Creating A New World: Urbanization, Technology And Immigration
In the late 19th and early 20th centuries, the life Canadians knew underwent a major shift. It was a result of three major factors that coalesced to recreate the economic patterns and way of life. At play were the forces of:
- Urbanization: Populations in Ontario were shifting, moving from the rural areas into towns and cities
- Technology: The so-called Industrial Revolution (and even Second Industrial Revolution) saw an increase in mechanization. Technology was put into play in factories as it had never before. It began to replace the old, handcrafted products and, therefore, the mode of production utilized by workers.

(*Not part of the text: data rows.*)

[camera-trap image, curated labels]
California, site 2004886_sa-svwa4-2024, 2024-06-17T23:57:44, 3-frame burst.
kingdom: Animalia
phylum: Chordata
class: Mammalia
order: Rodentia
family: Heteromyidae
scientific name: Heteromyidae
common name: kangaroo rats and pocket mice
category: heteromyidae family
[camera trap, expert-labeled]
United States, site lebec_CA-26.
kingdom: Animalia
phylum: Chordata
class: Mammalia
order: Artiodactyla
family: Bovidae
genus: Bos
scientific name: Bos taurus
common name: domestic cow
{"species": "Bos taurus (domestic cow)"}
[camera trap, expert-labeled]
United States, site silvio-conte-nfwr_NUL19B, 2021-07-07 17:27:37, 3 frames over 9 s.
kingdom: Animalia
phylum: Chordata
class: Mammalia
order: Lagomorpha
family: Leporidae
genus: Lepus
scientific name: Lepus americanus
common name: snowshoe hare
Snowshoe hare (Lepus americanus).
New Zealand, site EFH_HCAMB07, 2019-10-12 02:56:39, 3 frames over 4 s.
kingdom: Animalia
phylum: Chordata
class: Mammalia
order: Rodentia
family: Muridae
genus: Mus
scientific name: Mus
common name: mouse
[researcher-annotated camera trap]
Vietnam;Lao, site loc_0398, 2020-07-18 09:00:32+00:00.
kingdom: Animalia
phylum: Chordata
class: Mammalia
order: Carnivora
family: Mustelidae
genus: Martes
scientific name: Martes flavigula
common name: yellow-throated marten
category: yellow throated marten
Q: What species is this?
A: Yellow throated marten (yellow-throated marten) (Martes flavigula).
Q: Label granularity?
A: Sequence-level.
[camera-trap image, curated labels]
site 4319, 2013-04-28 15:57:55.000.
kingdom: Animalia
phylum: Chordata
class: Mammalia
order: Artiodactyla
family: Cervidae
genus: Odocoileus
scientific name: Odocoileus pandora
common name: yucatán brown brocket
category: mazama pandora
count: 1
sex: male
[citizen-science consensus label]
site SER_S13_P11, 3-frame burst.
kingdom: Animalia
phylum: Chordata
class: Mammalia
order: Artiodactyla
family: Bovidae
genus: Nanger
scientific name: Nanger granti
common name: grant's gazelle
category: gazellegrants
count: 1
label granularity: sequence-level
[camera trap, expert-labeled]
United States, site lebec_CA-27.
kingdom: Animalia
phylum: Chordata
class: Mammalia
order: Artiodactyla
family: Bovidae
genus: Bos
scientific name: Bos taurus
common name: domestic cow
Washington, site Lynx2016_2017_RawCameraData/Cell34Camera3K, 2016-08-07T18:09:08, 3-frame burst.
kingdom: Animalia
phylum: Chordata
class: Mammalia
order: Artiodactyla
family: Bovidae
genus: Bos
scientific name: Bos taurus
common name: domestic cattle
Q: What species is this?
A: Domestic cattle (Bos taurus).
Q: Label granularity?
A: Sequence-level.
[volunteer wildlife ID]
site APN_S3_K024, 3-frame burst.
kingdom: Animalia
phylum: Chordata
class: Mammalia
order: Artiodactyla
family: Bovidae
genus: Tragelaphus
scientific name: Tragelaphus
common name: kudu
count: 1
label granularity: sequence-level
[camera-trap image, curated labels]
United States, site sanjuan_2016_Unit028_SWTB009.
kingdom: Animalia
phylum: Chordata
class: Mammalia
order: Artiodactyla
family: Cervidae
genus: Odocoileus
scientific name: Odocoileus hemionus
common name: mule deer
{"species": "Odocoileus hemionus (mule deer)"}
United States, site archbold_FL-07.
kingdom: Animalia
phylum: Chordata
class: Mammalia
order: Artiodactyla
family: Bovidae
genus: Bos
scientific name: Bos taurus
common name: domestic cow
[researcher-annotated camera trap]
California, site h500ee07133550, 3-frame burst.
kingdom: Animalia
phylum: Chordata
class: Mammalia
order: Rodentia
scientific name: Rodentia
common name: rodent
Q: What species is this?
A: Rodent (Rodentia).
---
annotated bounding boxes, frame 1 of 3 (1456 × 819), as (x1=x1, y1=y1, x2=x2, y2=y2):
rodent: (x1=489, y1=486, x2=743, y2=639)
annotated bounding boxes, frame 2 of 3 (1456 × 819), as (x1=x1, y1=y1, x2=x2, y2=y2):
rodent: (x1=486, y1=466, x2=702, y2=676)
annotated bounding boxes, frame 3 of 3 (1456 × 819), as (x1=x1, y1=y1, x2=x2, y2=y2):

- Immigration: The influx of new cultures was to impact everyday life and the economic and social structure of societies in new and interesting ways.
All three were to influence how life was to develop and proceed in communities such as Guelph, Ontario.
Guelph, Ontario, Canada: The Revolution Arrives
Guelph was founded in 1827 as a planned community. It was meant to be an urban centre. It became a town in 1851 and a city in 1879. During this time, the face of economic and social Guelph changed. From a place where the English, Irish and Scots were prominent, it became home to a few Blacks and some Chinese. In the 1900s Italians were added to the mix.
The city progressed over the years from providing work for a few blacksmiths to contributing to the economic base for several foundries – many of which were specialized and “jobbed” to the local factories. Among the earlier ones were:
- Guelph or Robertson Foundry – 1847 – Guelph’s first founded by John Watt & Adam Robertson
- Crowe’s Iron Works
- Wellington Foundry
- Guelph Union Foundry
- Guelph Steam Foundry
- Thomas Worswick’s Machine & Tool Factory
- John Kay Brass Foundry
Changes in the Workplace
During the process, the pattern of working life changed. Gone were the days of apprenticing and highly skilled and specialized workers. Factory owners with increasingly mechanized workplaces hired people with less skill and put them immediately on the machines. This was the case at:
- Bells Organ & Piano
- McCrae’s Woollen Mills
- Raymond’s Sewing Machines
- Burrow Brother’s Carpets
These and other industries hired green and unskilled labour – men, women and boys, to perform dangerous jobs. They were trained but little, and then let loose – working for long hours for extraordinarily little pay. Without guilds to maintain some standard in training and with machinery that was unprotected and unforgiving, accidents were waiting to happen every time a worker showed up for work.
Organizing the Workers
The only response workers could and did give was to create and join unions. In Guelph, they were at first exceedingly rare. None, except the American organization, the Knights of Labor, addressed women’s work. Women were regarded as being merely temporary employees.
This was not the only argument raised in favour of ignoring the plight of women workers. Male workers, middle-class women’s groups and even unions promulgated another, “If men received a living wage, factories would never hire women.” This was the common wisdom of the time. It was a philosophy and approach that Guelph’s labour leaders had to change if they were to move forward.
Organizing workers was slow but it gained steam and eventually, unions were there to stay. From the city’s local unions to the arrival of the city’s first internationals, Guelph workers learned to fight for their rights – striking if necessary.
Due to the steering committees of the Guelph Trades and Labour Council, unions became part of the workplace landscape. The arrival of communist unions as well as the rebellious CIO shook things up. Yet, ultimately, the various leading factions coalesced to create the Guelph and District Labour Council.
The Struggle Continues
Today, workers still face obstacles to enjoying a healthy and safe workplace. There are issues of wages, sexual harassment, intimidation by the company and other related problems. Every year strikes over working conditions and fair wages occur. And, every day, unfortunately, a worker does not come home. While Labouring All Our Lives, is firmly rooted in what has happened in Guelph’s past, it does provide a cautionary tale as well as hope for those who are struggling to create a secure and non-toxic future for all workers in the city and beyond.